What you need to do:
Your task is to transcribe the entries below exactly, beginning with the line containing "How far are" and ending with the final line, and to add nothing else.

BEGIN Information shown

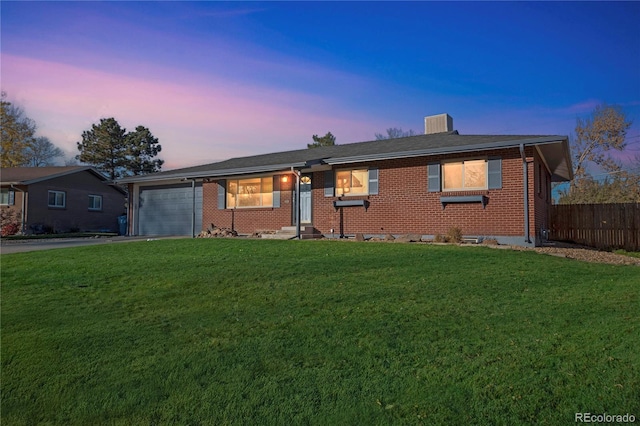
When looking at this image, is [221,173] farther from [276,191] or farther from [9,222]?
[9,222]

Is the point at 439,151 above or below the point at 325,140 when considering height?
below

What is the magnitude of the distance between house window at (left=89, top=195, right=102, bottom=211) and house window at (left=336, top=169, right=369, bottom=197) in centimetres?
2074

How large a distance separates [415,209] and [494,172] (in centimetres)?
249

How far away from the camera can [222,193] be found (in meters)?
16.7

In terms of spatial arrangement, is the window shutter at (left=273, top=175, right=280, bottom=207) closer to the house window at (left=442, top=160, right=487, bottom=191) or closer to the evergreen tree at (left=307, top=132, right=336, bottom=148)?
the house window at (left=442, top=160, right=487, bottom=191)

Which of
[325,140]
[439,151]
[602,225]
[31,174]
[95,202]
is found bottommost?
[602,225]

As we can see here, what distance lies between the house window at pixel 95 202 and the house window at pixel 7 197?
179 inches

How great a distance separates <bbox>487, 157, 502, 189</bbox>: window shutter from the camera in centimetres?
1141

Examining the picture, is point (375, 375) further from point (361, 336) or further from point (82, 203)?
point (82, 203)

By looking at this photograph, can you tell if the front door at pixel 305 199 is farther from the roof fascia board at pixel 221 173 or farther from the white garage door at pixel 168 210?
the white garage door at pixel 168 210

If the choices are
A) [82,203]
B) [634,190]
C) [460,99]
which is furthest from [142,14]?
[634,190]

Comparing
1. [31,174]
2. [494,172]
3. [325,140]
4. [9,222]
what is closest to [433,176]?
[494,172]

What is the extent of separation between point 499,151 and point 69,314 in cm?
1074

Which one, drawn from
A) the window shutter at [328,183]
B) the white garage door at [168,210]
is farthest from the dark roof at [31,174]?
the window shutter at [328,183]
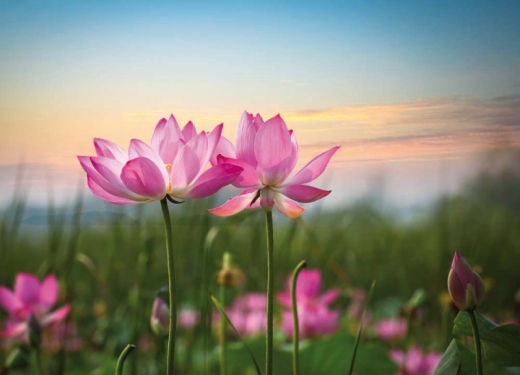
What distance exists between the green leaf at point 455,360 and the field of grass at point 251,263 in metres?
0.28

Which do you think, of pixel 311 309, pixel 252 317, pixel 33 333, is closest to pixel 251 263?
pixel 252 317

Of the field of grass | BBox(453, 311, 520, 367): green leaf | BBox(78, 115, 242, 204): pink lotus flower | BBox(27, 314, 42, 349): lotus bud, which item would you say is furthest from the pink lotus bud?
BBox(27, 314, 42, 349): lotus bud

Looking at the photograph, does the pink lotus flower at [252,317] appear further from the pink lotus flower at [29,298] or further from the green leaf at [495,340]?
the green leaf at [495,340]

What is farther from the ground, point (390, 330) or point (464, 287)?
point (464, 287)

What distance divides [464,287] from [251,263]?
85cm

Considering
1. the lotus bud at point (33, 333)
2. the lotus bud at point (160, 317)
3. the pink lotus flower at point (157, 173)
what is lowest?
the lotus bud at point (33, 333)

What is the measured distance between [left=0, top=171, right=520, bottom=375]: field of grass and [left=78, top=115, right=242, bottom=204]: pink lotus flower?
266 millimetres

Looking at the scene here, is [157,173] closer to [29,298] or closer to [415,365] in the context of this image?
[29,298]

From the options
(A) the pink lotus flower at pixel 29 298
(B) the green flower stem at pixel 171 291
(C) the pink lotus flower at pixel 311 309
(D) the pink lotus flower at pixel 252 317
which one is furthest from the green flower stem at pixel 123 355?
(D) the pink lotus flower at pixel 252 317

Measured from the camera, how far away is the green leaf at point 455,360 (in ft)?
1.83

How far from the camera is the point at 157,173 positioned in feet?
Answer: 1.68

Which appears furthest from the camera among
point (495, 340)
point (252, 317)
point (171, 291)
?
point (252, 317)

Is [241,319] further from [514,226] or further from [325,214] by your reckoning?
[514,226]

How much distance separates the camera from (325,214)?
6.36ft
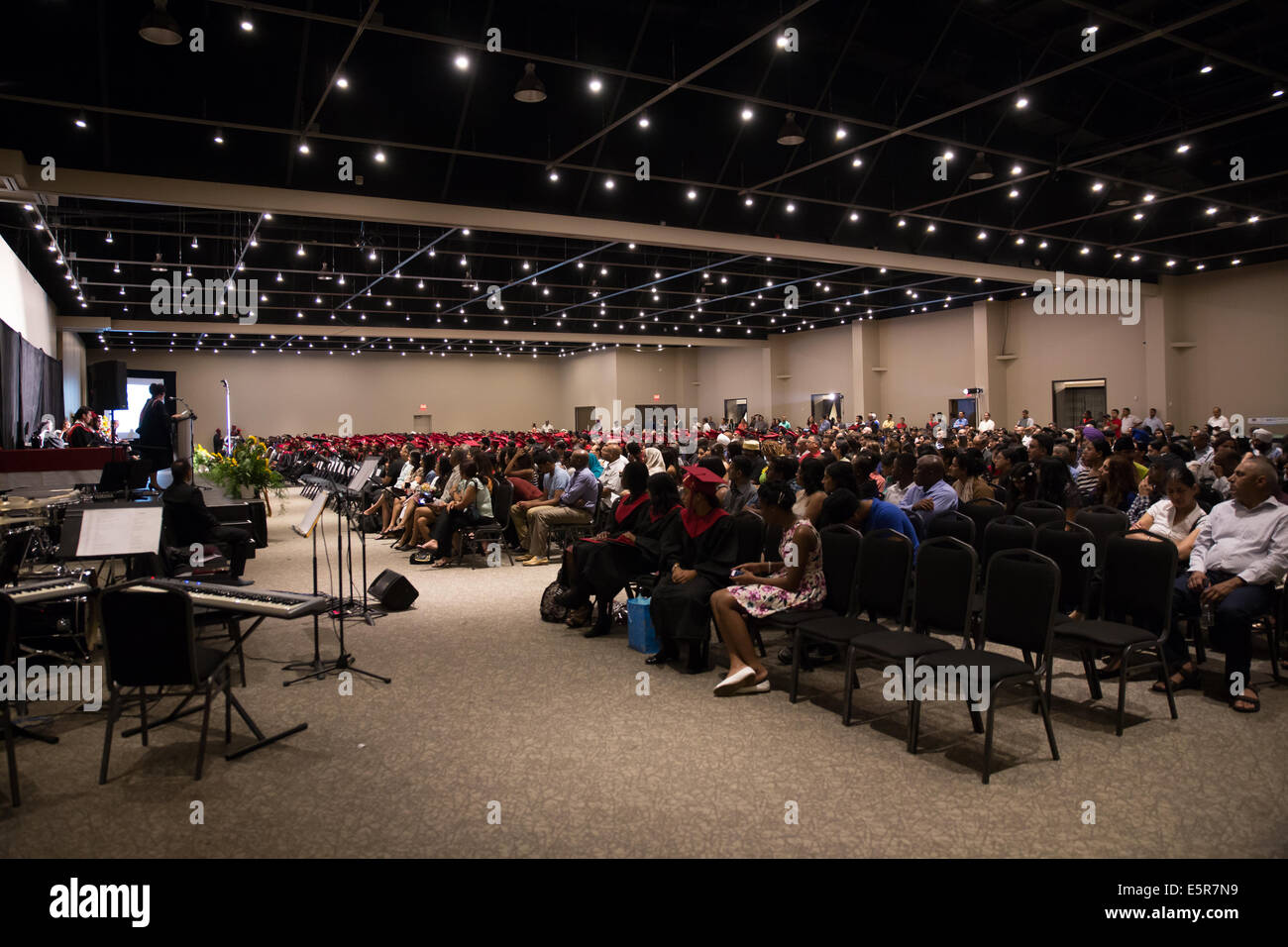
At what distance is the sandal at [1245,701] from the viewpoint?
4.08 meters

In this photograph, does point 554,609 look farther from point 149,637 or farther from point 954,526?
point 149,637

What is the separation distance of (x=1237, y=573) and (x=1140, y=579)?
700mm

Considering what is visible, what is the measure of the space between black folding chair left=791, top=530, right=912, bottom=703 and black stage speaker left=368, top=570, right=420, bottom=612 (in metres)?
4.00

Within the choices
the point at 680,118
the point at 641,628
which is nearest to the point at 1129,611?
the point at 641,628

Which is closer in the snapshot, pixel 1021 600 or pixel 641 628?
pixel 1021 600

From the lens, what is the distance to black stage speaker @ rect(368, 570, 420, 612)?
6945 millimetres

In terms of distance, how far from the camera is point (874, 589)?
4.42 meters

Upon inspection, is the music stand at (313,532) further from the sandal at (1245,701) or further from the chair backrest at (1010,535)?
the sandal at (1245,701)

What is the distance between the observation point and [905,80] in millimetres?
10016

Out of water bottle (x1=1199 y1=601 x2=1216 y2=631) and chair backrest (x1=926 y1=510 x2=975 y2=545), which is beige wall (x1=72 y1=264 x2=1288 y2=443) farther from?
chair backrest (x1=926 y1=510 x2=975 y2=545)

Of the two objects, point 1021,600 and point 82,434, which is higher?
point 82,434

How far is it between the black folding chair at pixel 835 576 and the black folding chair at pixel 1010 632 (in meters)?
0.81
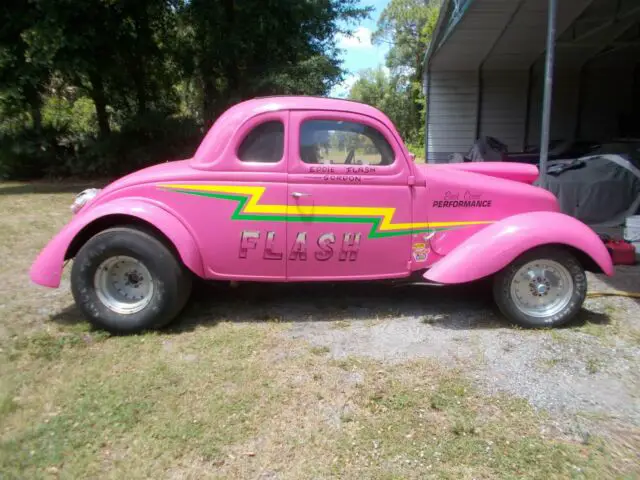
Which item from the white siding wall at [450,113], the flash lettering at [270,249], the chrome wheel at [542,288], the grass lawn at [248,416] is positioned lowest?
the grass lawn at [248,416]

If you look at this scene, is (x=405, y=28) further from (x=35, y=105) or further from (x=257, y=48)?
(x=35, y=105)

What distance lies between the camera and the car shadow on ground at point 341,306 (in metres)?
4.51

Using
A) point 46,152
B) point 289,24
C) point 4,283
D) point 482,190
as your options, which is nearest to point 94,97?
point 46,152

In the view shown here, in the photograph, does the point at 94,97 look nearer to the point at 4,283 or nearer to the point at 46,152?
the point at 46,152

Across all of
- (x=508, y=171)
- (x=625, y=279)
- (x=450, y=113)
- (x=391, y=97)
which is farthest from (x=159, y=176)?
(x=391, y=97)

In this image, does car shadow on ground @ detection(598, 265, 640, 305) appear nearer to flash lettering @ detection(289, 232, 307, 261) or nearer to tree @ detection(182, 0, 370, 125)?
flash lettering @ detection(289, 232, 307, 261)

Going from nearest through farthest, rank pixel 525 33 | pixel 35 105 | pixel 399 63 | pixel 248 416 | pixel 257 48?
pixel 248 416 → pixel 525 33 → pixel 35 105 → pixel 257 48 → pixel 399 63

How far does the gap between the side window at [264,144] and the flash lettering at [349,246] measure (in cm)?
88

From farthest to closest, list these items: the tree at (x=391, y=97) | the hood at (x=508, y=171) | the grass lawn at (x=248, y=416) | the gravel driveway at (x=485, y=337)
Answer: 1. the tree at (x=391, y=97)
2. the hood at (x=508, y=171)
3. the gravel driveway at (x=485, y=337)
4. the grass lawn at (x=248, y=416)

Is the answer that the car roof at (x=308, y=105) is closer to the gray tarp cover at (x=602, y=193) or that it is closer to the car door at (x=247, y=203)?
the car door at (x=247, y=203)

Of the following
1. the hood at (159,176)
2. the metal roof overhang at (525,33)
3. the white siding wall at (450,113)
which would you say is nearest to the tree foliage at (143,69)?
the white siding wall at (450,113)

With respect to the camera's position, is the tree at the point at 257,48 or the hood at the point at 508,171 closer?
the hood at the point at 508,171

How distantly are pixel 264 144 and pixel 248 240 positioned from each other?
81cm

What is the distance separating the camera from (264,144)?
424 cm
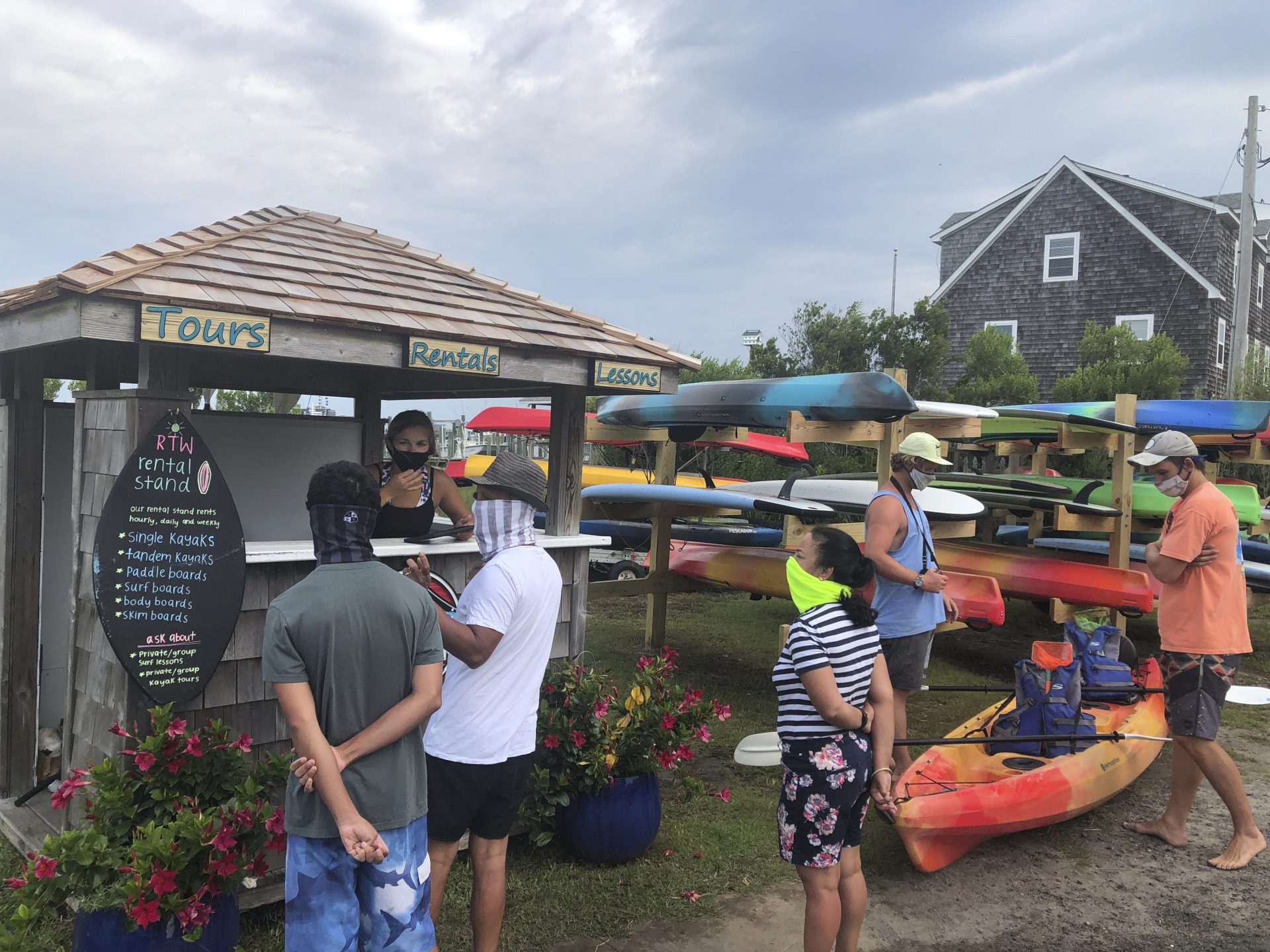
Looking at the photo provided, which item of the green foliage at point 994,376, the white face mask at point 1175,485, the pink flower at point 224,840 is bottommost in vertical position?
the pink flower at point 224,840

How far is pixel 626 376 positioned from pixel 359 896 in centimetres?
287

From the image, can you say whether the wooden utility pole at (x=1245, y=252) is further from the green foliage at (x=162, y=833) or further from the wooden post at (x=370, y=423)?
Result: the green foliage at (x=162, y=833)

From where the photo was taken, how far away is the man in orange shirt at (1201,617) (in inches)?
182

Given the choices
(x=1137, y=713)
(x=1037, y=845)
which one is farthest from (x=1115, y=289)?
(x=1037, y=845)

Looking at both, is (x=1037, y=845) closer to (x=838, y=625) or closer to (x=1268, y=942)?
(x=1268, y=942)

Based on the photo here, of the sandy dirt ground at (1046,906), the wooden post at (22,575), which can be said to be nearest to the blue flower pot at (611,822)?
the sandy dirt ground at (1046,906)

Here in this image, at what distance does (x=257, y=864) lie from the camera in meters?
3.07

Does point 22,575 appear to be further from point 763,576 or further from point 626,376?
point 763,576

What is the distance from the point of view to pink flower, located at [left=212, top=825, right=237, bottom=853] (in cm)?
288

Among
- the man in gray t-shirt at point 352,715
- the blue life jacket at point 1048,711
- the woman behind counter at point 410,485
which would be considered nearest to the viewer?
the man in gray t-shirt at point 352,715

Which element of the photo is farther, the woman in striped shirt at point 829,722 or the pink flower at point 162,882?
the woman in striped shirt at point 829,722

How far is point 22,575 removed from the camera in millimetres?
4492

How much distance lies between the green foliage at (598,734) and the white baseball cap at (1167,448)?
102 inches

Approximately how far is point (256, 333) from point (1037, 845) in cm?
465
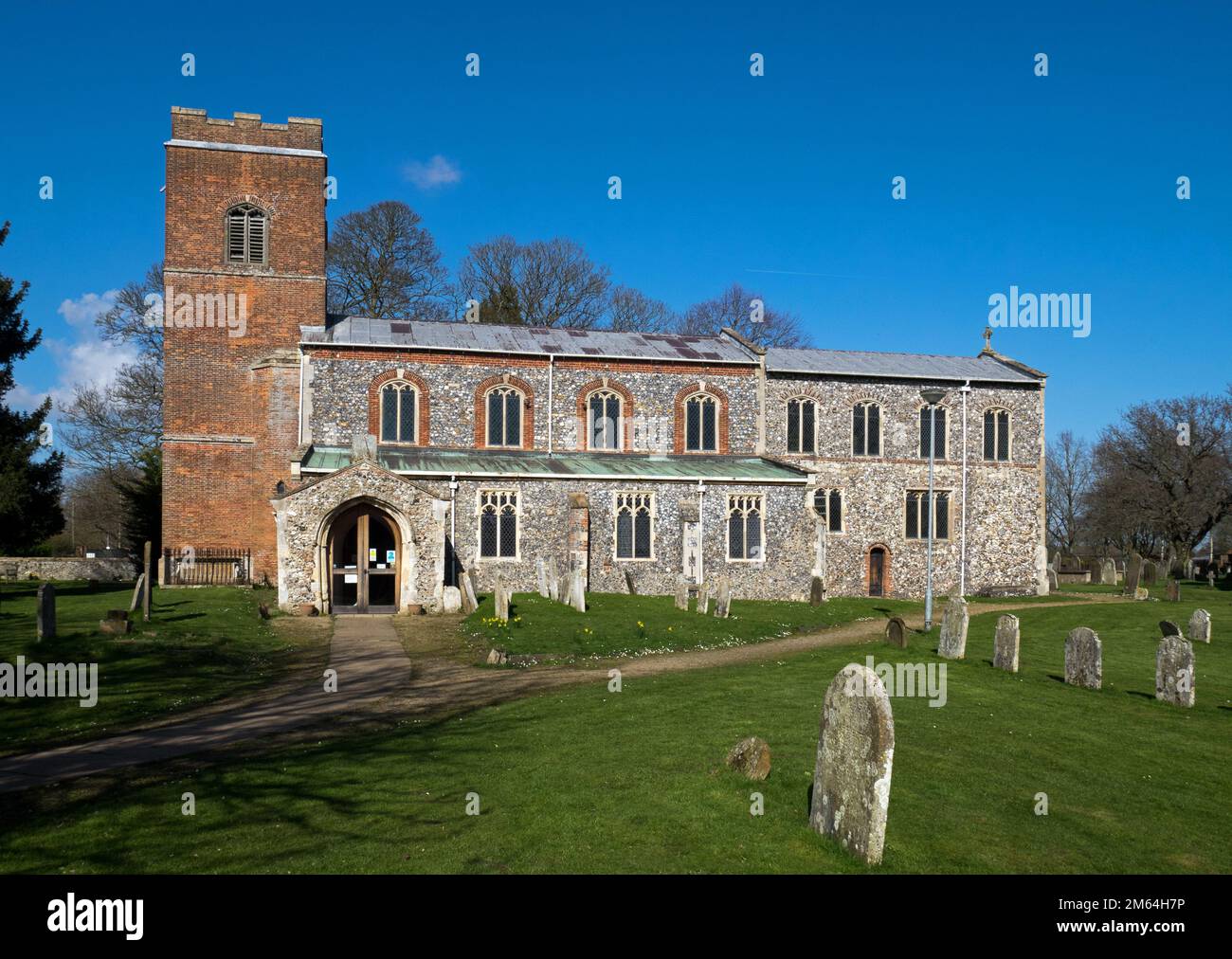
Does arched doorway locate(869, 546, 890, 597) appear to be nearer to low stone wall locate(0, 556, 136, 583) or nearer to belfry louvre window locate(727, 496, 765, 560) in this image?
belfry louvre window locate(727, 496, 765, 560)

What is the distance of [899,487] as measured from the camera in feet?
116

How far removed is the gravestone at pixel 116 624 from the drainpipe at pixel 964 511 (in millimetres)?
28391

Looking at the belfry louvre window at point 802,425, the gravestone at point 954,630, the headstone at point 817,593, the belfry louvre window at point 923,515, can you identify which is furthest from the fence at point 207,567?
the belfry louvre window at point 923,515

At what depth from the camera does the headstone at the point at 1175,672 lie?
46.9 feet

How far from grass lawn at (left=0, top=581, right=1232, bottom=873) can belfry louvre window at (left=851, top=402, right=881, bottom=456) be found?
22121 mm

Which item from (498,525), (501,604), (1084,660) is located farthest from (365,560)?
(1084,660)

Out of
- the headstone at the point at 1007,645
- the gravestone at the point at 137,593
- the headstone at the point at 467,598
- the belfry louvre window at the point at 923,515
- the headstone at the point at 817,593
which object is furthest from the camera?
the belfry louvre window at the point at 923,515

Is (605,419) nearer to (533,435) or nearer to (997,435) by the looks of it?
(533,435)

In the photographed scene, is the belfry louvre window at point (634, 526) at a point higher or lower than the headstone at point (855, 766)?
higher

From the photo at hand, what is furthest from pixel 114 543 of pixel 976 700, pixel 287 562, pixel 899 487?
pixel 976 700

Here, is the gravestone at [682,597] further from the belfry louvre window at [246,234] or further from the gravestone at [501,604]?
the belfry louvre window at [246,234]

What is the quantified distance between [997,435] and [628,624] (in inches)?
852

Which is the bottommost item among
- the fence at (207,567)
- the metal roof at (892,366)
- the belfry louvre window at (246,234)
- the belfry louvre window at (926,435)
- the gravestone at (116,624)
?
the gravestone at (116,624)
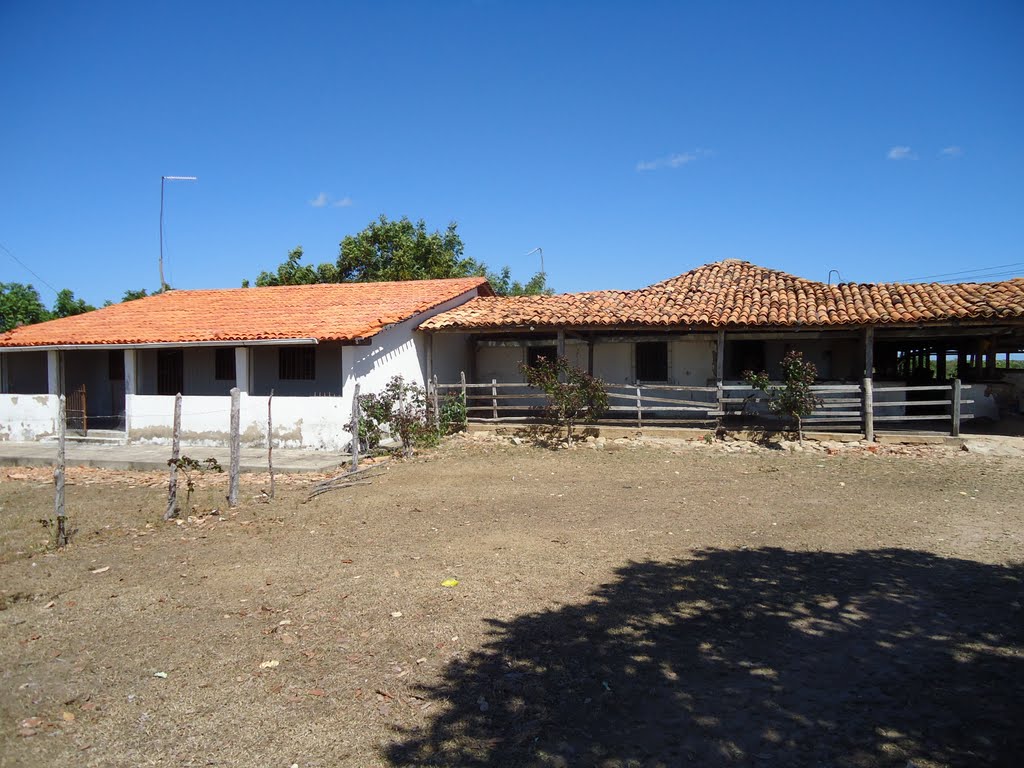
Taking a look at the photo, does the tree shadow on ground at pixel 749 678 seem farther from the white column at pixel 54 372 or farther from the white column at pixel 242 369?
the white column at pixel 54 372

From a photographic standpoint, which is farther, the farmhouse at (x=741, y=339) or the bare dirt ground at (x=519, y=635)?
the farmhouse at (x=741, y=339)

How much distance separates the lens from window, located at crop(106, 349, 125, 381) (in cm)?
1712

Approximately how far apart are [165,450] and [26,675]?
1011 cm

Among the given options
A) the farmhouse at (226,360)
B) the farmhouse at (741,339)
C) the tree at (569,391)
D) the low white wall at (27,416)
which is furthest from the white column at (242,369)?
the tree at (569,391)

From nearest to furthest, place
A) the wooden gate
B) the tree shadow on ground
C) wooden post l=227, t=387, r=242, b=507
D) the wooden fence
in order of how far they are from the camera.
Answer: the tree shadow on ground, wooden post l=227, t=387, r=242, b=507, the wooden fence, the wooden gate

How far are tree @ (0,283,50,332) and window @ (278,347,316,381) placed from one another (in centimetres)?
1149

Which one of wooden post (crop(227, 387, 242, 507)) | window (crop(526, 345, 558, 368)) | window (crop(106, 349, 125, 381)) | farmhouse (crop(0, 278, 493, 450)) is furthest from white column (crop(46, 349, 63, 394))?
window (crop(526, 345, 558, 368))

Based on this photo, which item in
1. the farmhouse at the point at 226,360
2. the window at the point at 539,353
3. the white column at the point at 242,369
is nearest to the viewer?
the farmhouse at the point at 226,360

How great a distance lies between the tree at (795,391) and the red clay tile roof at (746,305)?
3.42 ft

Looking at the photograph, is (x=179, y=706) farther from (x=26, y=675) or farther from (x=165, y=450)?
(x=165, y=450)

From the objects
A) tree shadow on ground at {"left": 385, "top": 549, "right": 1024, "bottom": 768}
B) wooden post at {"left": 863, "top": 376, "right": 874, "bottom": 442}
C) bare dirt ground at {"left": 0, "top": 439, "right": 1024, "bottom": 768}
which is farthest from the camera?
wooden post at {"left": 863, "top": 376, "right": 874, "bottom": 442}

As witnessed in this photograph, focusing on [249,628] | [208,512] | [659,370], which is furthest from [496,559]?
[659,370]

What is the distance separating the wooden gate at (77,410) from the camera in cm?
1562

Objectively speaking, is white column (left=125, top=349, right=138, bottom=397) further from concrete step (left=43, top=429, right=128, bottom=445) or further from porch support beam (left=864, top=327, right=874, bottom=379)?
porch support beam (left=864, top=327, right=874, bottom=379)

END Information shown

Exercise solution:
How far are tree @ (0,283,50,332) and window @ (278,347,316,381) placed from one another (in centimetres)?
1149

Which one of wooden post (crop(227, 387, 242, 507)) | window (crop(526, 345, 558, 368)) | window (crop(106, 349, 125, 381)) | farmhouse (crop(0, 278, 493, 450)) is furthest from white column (crop(46, 349, 63, 394))?
window (crop(526, 345, 558, 368))

Based on this photo, which item in
1. the farmhouse at the point at 226,360
2. the window at the point at 539,353
3. the white column at the point at 242,369
is nearest to the viewer?
the farmhouse at the point at 226,360

How great a distance lies between the tree at (795,391) and the red clay tile roof at (746,305)?
3.42 ft

Looking at the photograph, is (x=179, y=706) farther from (x=26, y=675) or farther from (x=165, y=450)?
(x=165, y=450)

From the objects
A) tree shadow on ground at {"left": 385, "top": 549, "right": 1024, "bottom": 768}
B) wooden post at {"left": 863, "top": 376, "right": 874, "bottom": 442}
C) bare dirt ground at {"left": 0, "top": 439, "right": 1024, "bottom": 768}
which is farthest from the camera?
wooden post at {"left": 863, "top": 376, "right": 874, "bottom": 442}

As witnessed in this photograph, focusing on [249,628] | [208,512] | [659,370], which is furthest from [496,559]?
[659,370]

What is the distance separating the wooden gate at (77,410) from the camera in cm?
1562

Objectively speaking, is white column (left=125, top=349, right=138, bottom=397) further from concrete step (left=43, top=429, right=128, bottom=445) or further from porch support beam (left=864, top=327, right=874, bottom=379)?
porch support beam (left=864, top=327, right=874, bottom=379)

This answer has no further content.